Task input:
BEGIN

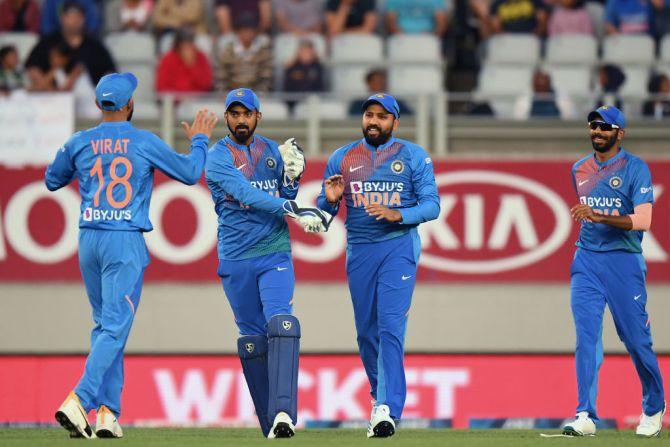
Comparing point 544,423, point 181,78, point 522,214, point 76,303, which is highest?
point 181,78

END
BEGIN

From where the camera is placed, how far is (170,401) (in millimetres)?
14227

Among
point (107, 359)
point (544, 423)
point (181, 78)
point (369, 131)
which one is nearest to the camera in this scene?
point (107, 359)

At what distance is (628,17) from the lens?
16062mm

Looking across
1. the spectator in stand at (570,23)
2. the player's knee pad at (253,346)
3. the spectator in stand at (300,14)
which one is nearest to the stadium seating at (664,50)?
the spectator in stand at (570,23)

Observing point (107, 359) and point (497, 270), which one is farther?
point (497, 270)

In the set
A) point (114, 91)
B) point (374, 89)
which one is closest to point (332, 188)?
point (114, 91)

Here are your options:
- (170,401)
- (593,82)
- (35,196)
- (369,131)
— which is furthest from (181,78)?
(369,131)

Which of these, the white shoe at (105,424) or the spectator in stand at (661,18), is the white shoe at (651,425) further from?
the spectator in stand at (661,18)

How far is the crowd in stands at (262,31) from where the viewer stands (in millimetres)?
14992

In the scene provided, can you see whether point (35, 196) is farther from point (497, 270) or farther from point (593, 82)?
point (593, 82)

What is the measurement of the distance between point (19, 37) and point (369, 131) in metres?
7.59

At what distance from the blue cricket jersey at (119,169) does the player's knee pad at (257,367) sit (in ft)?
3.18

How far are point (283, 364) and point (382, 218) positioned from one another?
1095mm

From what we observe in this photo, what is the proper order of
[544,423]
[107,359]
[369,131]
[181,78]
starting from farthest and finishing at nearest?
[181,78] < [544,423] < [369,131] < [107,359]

END

Instruction:
Rewrite the lines from the one with "At what distance from" to the one with "[181,78] < [544,423] < [369,131] < [107,359]", swapping "knee pad" for "shin guard" and leaving everything else in those lines as it is.

Answer to this problem:
At what distance from the blue cricket jersey at (119,169) does the player's shin guard at (257,367) sit (in ft)?
3.18

How far are point (283, 364) and point (382, 218) positioned from one another?
1095mm

From what we observe in this photo, what is the proper order of
[544,423]
[107,359]
[369,131]
[181,78]
starting from farthest and finishing at nearest?
[181,78] < [544,423] < [369,131] < [107,359]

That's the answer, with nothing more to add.